America's reign as a "great country" is all about competitiveness, Owens said. Yet despite the very clear importance of American competitiveness in the global economy and the clear effect that U.S. policies have on that competitiveness (and, by extension, on U.S. jobs), Owens said it's a subject hardly discussed in Washington, D.C.
The kinds of misguided policies Owens described aren't for lack of smart people in government, he said. "But who elected them? Not the business community. It's the labor unions that put feet on the streets," and they're against the kinds of policies that, according to Owens, would foster America's economic competitiveness.
"A protectionist, nationalistic voice is overriding good rational economic policy," Owens said. "That's my biggest concern."
The only way to change that -- and to assuage Owens' concern about the ability of the U.S. to remain a "great country" -- is for CEOs, academics, and other leaders to "get out and talk to people and convince our policymakers that these kinds of policies are really critical. It's time for us to roll up our sleeves and help the public understand the consequences of policymakers' decisions."
For American companies -- and for the country itself -- remaining competitive in the new global economy depends in part on U.S. tax, fiscal, and trade policies.
U.S. policymakers need to look at the tax code through a global lens, and consider reform by thinking about "How do we position the U.S. economy to compete in the world?"
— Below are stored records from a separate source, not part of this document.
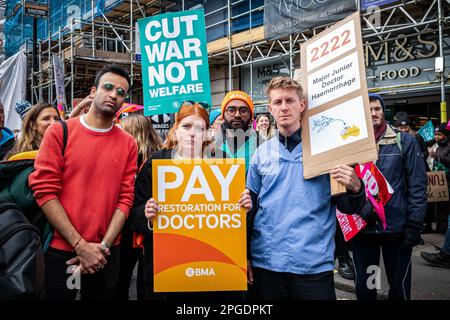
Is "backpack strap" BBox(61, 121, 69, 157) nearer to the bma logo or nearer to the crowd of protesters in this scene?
the crowd of protesters

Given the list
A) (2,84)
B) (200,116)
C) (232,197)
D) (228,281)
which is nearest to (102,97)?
(200,116)

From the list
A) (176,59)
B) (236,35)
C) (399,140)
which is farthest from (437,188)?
(236,35)

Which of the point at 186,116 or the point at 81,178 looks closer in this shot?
the point at 81,178

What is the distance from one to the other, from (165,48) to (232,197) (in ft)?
6.79

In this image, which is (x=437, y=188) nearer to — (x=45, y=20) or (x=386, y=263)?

The government should focus expenditures on high-quality infrastructure, what Owens called the "backbone" of America's ability to compete in the global economy.
Trade is a "win-win proposition." It's good for the average American family ($10,000 richer as a result), for American businesses, and for American consumers as well.
For Owens, the "wealth of nations" is all about jobs. "If we don't have great jobs for people here, we're no longer going to be a great country."
Policies are increasingly likely to decrease U.S. competitiveness abroad. Why? According to Owens, "A protectionist, nationalistic voice is overriding good rational economic policy."
It's time, according to Owens, for business and academic leaders to "roll up their sleeves and help the public understand the consequences of policymakers' decisions."